## [Extracted text]
•••••
In our US justice system, we have the presumption of innocence. The prosecution has the burden of proof that beyond reasonable doubt the accused is guilty as charged. They open the trial. They present their evidence first. They close last. However, in this case there is no presumption of innocence; the defendant admitted to killing Kyle. The trial is now a question of WHY? Oftentimes, the WHY is revealed to an extent at the opening of the trial. This did not happen here. Because the prosecution still needs to meet the burden of guilt of second degree murder, the defense is going to hear the evidence presented to the court, cross examine the witnesses and then decide what the affirmative defense will be. This is the right of the defendant.
I believe in our justice system. I know from firsthand experience that what something appears to be can differ greatly from what is. It is best for all of us as Americans that the prosecution has to meet high standards of proof in order to obtain a conviction. But the prosecution is also known as “The People.” In murder cases, The People are a person without a voice of his own because his life has been stolen from him. Even the name of the trial itself further shifts the importance from the victim to the defendant. When I arrived at the courthouse, I asked which courtroom to go to for Kyle Underhill’s murder trial. They didn’t know what I was talking about until I said the defendant’s name. The trial is referred to by the defendant’s name, not Kyle’s. It seems somehow unfair that the thief of this human life, the admitted killer, has the ability to not only be present but to weigh out his options because he created the ultimate silence for the victim.
•••••
## [Saved entries]
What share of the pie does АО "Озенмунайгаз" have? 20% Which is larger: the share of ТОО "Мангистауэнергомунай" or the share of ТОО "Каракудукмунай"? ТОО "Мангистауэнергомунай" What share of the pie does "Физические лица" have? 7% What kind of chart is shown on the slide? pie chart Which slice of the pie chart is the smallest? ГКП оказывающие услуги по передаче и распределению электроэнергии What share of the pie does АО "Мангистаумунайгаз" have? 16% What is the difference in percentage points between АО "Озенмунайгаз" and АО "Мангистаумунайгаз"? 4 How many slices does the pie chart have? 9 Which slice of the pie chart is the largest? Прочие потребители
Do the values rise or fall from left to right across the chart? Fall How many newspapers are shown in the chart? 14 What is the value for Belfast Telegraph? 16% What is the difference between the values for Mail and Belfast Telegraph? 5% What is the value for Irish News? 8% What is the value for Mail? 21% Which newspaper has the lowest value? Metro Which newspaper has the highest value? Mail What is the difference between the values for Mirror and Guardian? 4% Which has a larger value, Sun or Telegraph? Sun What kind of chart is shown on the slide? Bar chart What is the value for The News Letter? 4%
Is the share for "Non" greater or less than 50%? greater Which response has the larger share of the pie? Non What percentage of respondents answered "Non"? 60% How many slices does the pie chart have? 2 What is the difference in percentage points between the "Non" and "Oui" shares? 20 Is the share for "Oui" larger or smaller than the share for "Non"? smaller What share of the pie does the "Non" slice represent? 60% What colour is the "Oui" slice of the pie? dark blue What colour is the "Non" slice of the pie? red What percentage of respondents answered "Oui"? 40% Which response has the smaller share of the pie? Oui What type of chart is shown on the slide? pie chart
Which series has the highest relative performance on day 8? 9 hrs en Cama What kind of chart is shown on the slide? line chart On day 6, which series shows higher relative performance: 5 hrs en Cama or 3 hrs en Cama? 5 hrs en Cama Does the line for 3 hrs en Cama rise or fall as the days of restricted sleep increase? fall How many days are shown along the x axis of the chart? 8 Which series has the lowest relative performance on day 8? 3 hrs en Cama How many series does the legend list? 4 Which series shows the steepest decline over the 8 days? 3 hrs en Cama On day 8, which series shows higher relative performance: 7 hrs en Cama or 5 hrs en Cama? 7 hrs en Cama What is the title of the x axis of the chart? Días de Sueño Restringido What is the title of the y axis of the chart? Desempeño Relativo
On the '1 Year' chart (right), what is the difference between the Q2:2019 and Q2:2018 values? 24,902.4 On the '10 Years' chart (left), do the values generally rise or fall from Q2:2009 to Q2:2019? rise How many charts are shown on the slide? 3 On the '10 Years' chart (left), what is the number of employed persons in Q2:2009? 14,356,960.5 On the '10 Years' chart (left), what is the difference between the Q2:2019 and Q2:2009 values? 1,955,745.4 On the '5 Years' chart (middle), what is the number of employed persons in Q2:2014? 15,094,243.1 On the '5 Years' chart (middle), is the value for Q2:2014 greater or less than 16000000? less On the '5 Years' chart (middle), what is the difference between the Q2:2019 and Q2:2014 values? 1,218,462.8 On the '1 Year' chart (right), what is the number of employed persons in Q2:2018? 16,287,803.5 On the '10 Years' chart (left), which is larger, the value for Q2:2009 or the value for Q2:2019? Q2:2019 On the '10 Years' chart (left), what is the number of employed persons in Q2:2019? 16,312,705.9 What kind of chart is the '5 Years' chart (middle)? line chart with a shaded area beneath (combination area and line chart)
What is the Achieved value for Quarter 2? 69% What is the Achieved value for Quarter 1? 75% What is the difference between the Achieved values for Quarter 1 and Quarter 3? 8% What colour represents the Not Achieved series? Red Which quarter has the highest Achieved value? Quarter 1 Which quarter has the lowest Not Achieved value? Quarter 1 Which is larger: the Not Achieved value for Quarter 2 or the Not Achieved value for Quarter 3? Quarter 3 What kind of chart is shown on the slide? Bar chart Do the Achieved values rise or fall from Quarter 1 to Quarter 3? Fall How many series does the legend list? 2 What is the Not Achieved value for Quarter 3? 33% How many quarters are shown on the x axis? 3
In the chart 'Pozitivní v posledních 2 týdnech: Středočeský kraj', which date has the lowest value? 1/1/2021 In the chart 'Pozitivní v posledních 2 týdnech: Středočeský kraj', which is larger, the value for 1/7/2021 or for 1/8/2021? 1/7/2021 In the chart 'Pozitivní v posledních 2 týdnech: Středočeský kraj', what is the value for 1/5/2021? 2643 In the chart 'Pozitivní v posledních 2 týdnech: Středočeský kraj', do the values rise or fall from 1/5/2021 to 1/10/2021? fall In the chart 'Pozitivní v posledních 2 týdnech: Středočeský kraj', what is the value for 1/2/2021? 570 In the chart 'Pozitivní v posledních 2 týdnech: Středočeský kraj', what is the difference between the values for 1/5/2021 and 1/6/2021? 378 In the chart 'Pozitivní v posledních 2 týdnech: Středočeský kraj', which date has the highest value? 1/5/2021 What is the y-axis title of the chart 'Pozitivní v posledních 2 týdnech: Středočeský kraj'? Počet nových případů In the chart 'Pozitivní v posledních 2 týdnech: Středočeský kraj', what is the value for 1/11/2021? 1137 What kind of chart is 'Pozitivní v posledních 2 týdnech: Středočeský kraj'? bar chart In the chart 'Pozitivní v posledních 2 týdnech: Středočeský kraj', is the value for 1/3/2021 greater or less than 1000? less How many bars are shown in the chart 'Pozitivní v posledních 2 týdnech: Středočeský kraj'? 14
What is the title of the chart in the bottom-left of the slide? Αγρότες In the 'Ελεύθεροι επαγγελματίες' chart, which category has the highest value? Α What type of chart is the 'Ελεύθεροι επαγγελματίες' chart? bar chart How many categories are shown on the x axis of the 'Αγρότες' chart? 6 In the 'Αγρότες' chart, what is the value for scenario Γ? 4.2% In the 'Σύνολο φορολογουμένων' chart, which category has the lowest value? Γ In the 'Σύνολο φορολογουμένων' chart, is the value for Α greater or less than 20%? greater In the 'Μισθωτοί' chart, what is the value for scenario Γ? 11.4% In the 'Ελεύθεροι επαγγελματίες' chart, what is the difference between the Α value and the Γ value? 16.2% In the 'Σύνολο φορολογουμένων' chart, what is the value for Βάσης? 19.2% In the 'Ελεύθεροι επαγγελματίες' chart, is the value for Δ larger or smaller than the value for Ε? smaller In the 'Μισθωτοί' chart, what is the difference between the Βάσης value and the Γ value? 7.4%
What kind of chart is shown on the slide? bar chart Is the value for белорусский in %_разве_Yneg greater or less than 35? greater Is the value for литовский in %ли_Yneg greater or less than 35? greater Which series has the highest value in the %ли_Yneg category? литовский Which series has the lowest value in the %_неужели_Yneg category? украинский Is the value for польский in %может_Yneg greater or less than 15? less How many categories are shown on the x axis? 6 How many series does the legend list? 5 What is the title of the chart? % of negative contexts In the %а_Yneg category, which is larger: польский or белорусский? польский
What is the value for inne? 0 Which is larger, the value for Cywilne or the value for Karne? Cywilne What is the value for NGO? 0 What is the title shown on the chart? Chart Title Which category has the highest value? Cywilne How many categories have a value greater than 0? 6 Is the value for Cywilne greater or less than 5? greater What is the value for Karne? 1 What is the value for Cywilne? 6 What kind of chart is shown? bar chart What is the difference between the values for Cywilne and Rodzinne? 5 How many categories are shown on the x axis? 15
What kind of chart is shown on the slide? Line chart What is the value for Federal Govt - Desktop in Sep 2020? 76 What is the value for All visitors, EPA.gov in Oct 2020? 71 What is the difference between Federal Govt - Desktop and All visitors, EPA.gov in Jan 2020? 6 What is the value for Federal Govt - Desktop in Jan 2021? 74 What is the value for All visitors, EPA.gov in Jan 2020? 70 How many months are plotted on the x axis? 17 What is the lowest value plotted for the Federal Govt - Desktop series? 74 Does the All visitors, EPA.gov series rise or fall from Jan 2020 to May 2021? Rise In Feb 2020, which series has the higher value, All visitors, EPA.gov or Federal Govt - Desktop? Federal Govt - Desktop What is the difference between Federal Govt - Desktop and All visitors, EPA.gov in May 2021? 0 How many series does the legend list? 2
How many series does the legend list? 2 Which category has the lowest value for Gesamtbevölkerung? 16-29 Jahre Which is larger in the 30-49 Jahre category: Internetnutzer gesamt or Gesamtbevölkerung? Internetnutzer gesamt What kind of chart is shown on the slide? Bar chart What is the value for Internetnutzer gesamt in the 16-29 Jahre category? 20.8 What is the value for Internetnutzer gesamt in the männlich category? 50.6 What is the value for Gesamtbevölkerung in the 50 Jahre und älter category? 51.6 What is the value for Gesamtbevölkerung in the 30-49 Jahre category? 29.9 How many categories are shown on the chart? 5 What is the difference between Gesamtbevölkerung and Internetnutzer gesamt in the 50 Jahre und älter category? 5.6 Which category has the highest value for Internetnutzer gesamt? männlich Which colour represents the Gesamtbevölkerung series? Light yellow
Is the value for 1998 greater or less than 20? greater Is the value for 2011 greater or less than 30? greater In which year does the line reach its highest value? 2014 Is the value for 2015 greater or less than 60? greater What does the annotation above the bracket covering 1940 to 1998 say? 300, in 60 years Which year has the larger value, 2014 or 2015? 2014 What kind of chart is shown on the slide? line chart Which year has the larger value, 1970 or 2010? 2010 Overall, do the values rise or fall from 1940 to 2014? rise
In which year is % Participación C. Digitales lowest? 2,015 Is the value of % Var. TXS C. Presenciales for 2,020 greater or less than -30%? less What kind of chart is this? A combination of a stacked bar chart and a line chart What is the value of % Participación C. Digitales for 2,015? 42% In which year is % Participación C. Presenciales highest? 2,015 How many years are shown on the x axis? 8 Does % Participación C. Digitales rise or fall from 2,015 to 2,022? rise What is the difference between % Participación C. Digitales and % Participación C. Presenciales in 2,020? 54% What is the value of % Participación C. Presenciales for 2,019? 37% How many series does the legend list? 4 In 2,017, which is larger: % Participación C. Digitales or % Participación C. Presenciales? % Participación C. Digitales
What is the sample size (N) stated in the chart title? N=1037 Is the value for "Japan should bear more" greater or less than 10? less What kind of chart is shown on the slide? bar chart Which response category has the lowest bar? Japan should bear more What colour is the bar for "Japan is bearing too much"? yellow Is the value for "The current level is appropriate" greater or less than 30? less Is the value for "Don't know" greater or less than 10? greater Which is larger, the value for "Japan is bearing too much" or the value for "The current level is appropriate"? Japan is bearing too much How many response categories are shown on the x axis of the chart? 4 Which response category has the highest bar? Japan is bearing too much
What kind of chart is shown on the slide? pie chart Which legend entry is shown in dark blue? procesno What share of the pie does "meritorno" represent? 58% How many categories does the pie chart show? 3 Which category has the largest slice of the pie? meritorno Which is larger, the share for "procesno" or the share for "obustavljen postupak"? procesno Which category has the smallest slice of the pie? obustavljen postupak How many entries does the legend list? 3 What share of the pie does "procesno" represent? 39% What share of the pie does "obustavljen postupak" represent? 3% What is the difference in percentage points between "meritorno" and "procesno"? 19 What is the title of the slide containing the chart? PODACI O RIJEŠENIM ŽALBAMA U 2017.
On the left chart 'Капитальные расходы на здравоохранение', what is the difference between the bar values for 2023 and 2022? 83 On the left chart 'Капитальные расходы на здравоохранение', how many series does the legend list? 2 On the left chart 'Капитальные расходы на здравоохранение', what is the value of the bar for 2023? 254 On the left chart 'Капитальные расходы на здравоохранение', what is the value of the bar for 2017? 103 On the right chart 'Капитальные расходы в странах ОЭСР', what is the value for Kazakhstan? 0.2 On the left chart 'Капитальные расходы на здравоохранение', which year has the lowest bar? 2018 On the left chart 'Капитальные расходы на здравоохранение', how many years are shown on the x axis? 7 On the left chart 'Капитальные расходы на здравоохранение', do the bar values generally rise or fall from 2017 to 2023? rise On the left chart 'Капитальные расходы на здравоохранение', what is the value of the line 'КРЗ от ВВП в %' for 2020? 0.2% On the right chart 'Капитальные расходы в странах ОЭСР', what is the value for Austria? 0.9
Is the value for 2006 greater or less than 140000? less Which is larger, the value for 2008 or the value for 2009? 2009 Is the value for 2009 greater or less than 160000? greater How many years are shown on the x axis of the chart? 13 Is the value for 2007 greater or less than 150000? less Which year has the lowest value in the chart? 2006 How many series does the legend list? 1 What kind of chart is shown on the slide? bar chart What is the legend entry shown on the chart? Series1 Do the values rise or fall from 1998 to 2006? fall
•••••
## [Directions]
In the text about Kyle Underhill's murder trial, what did the writer have to say at the courthouse before the staff understood which trial was meant?

## [Exercise answer]
The defendant's name.